Erythrocyte destruction leads to elevated levels of free hemoglobin (free-Hb). Verma et al. found through Raman spectroscopy that free-Hb was observed in a lipopolysaccharide (LPS)-induced endotoxin shock model, but not in a thioglycolate-induced sterile peritonitis model. This study suggests that hemolysis is a marker of systemic inflammation rather than local inflammation[24]. The onset of systemic inflammatory response is an early event in sepsis; hence, hemolysis-related markers induced by infection have potential value for the early diagnosis of sepsis. Additionally, free-Hb plays an important role in the progression of sepsis. Elevated levels of free-Hb increase mortality and lung injury in septic shock animals. The mechanism of action of free-Hb may be related to the generation of a cytokine storm and its nutritional role for bacteria. Free-Hb can significantly elevate the levels of cytokines and chemokines, promoting the occurrence of a cytokine storm. Free-Hb may also provide iron that promotes bacterial growth, further exacerbating the condition[25, 26].

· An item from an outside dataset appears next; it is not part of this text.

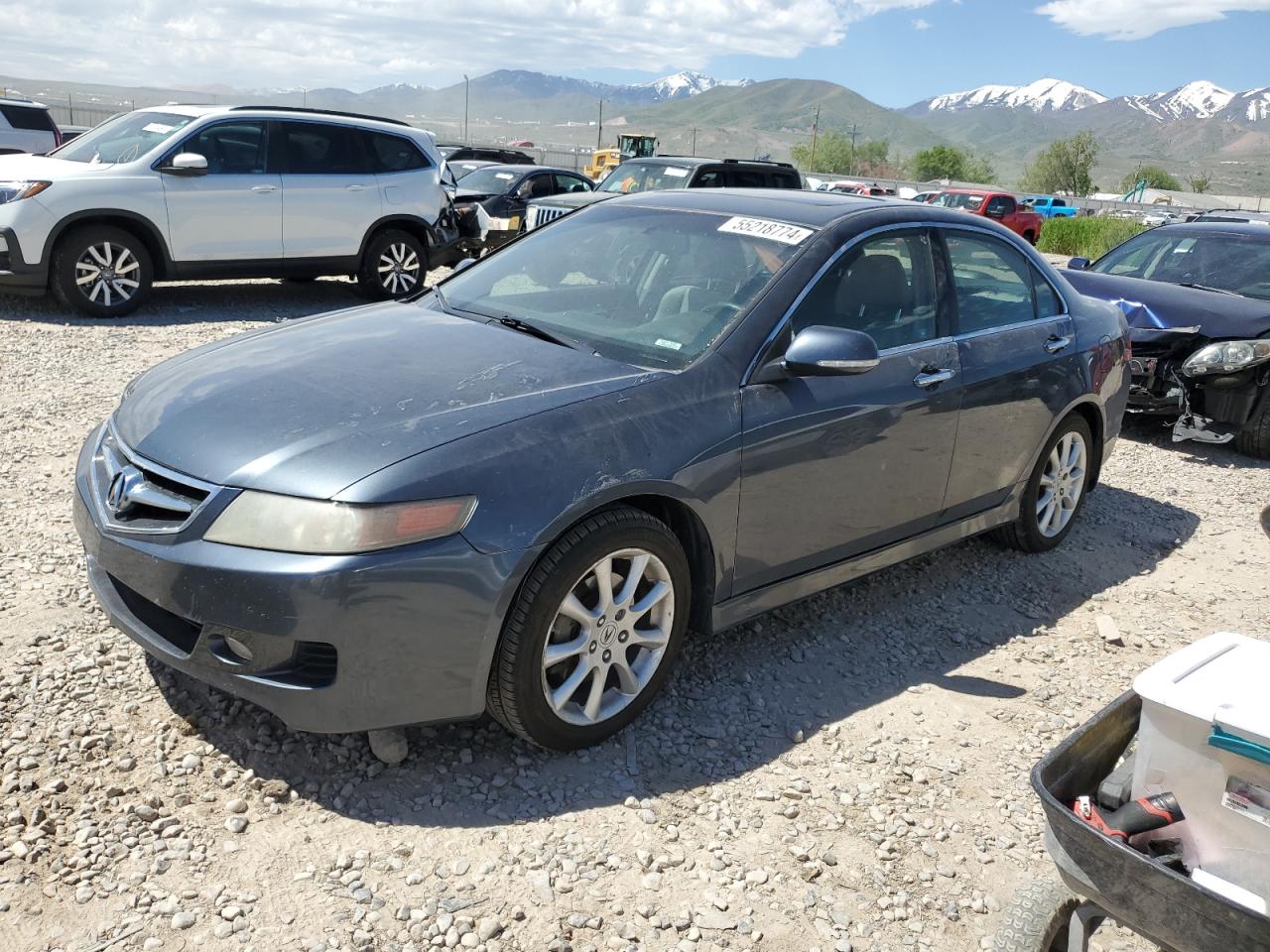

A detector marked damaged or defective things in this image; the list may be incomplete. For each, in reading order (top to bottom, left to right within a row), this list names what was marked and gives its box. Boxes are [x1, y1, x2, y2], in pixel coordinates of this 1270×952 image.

Notably, our previous research identified haptoglobin (HP), another important protein involved in hemolysis-related injury, as an independent risk factor for mortality in pediatric sepsis[27]. HP can specifically bind to free-Hb, facilitating its transfer to the liver for catabolism, thus mitigating the toxic effects of free-Hb and inhibiting bacterial growth[26, 28]. HP also binds to high mobility group box 1 protein (HMGB1) and mediates the production of interleukin-10 (IL-10) and heme oxygenase-1 (HO-1) through the CD163 signaling pathway, thereby reducing inflammation and oxidative stress[29]. Consequently, HP is known as a natural scavenger of hemolytic toxic effects within the body. In this study, we found that HP-related peptides were significantly elevated in sepsis, with the peptide YVGKKQLVE showing the most significant difference. This finding further supports the evaluative value of HP in sepsis severity.